**EXERCISE INSTRUCTIONS:** The data below contains pictures, which are to be skipped; the lines starting at the line with "Giant Schnauzer by Poster Art Shop" and ending at the line with "Logo-embroidered polo shirt" are to be output exactly, both ends included.

**ENTRIES SUPPLIED:**

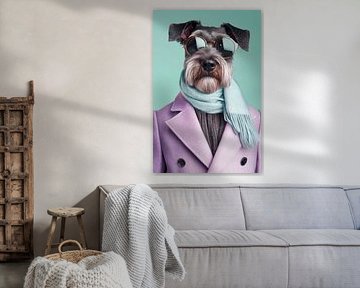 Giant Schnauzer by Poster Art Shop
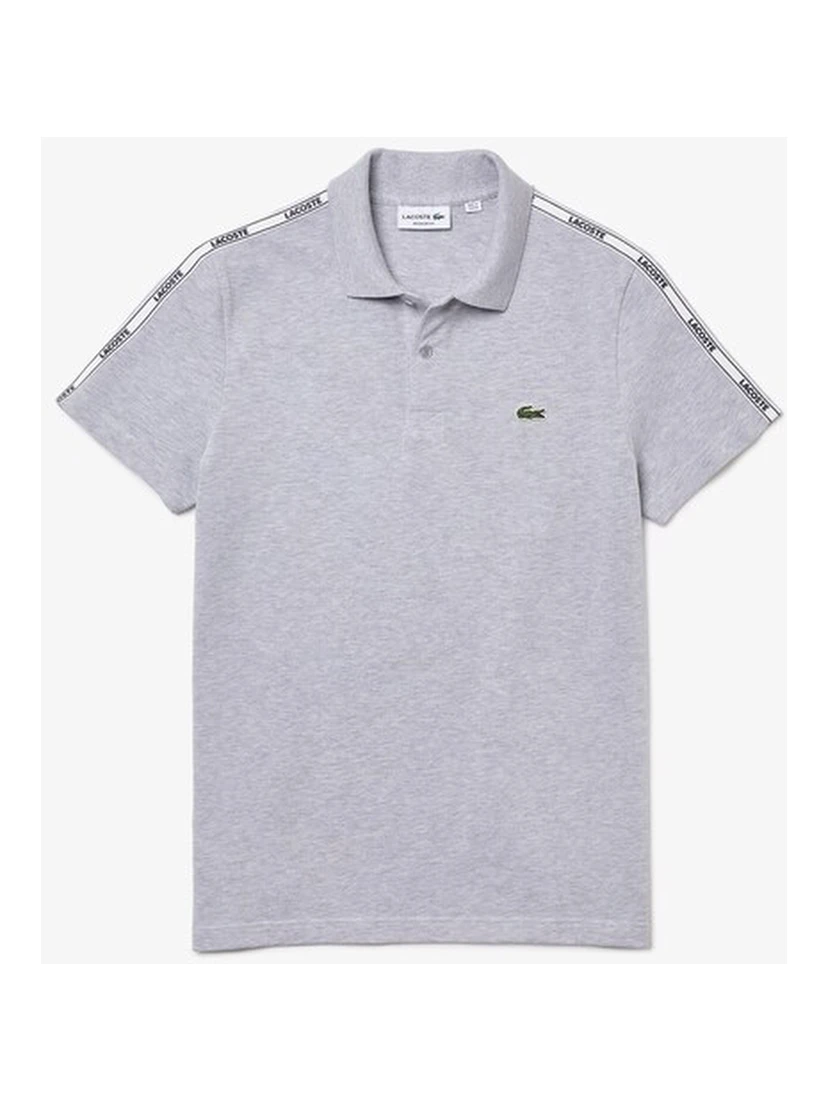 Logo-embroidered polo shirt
--
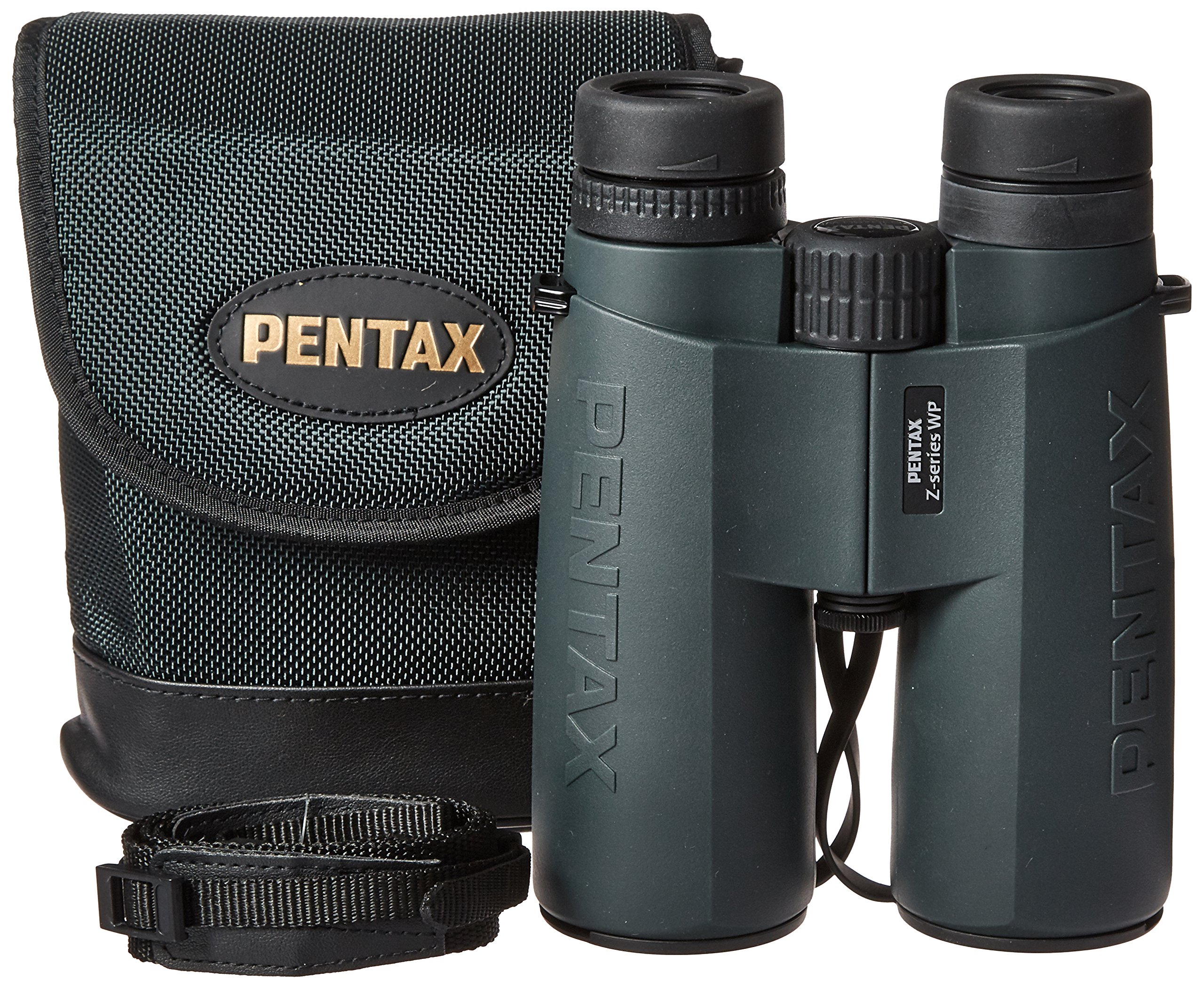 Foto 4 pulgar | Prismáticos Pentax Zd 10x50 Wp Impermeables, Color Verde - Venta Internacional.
* * *
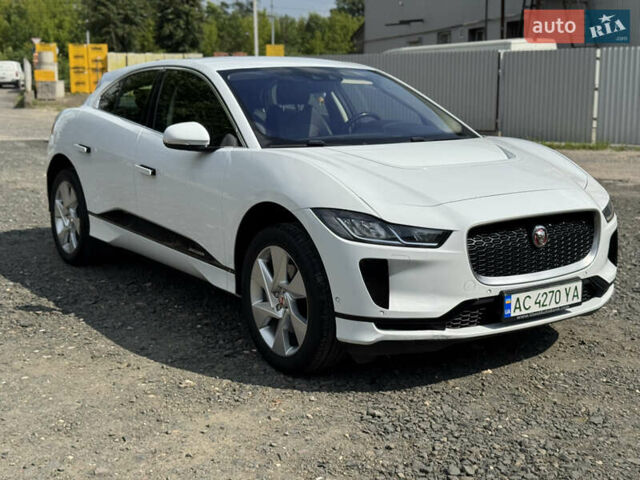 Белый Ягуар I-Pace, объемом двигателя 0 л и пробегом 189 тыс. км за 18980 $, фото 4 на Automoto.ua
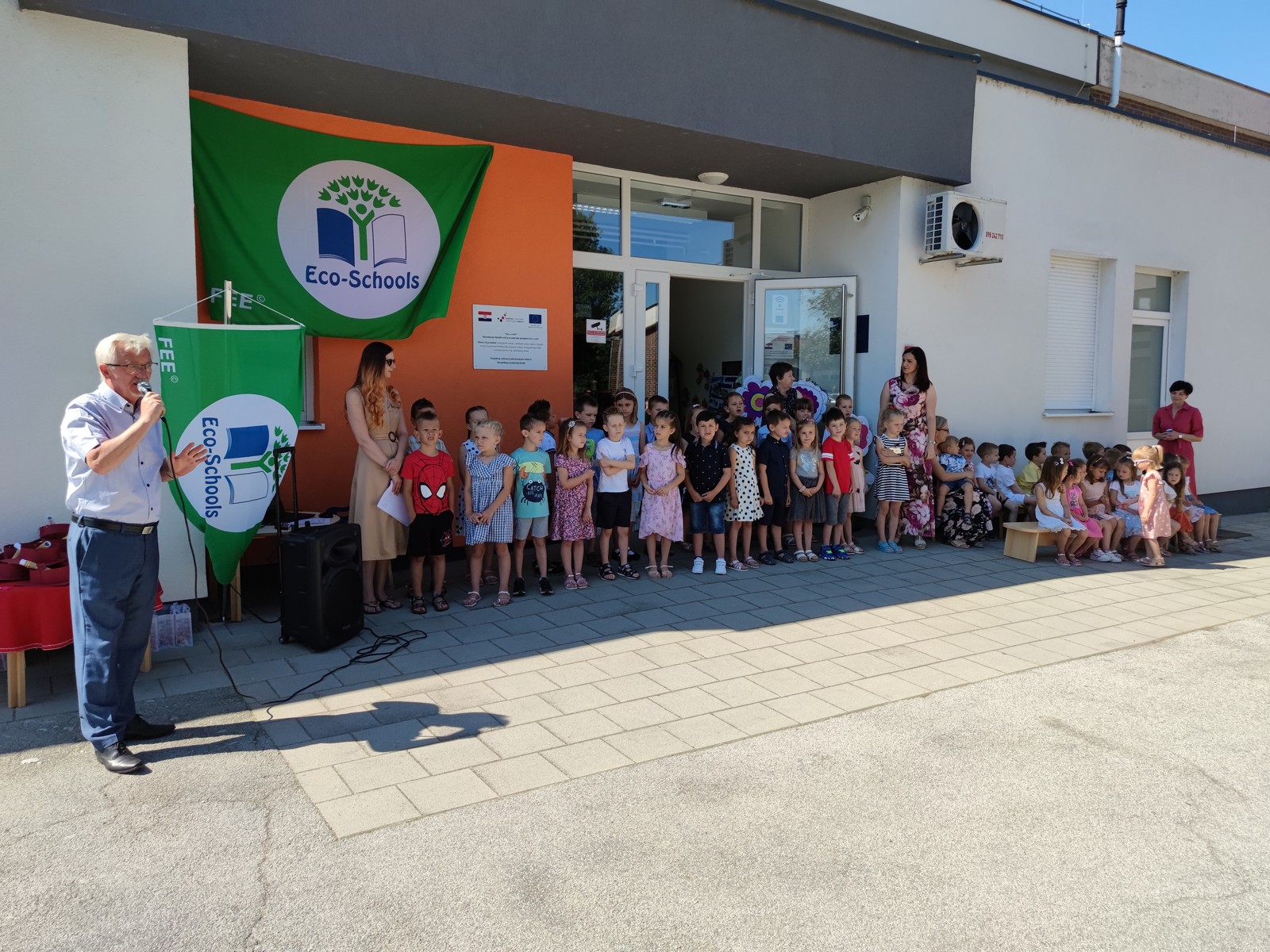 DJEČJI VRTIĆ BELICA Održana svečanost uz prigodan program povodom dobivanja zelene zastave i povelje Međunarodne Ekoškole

**ANSWER SECTION:**
 Giant Schnauzer by Poster Art Shop
 Logo-embroidered polo shirt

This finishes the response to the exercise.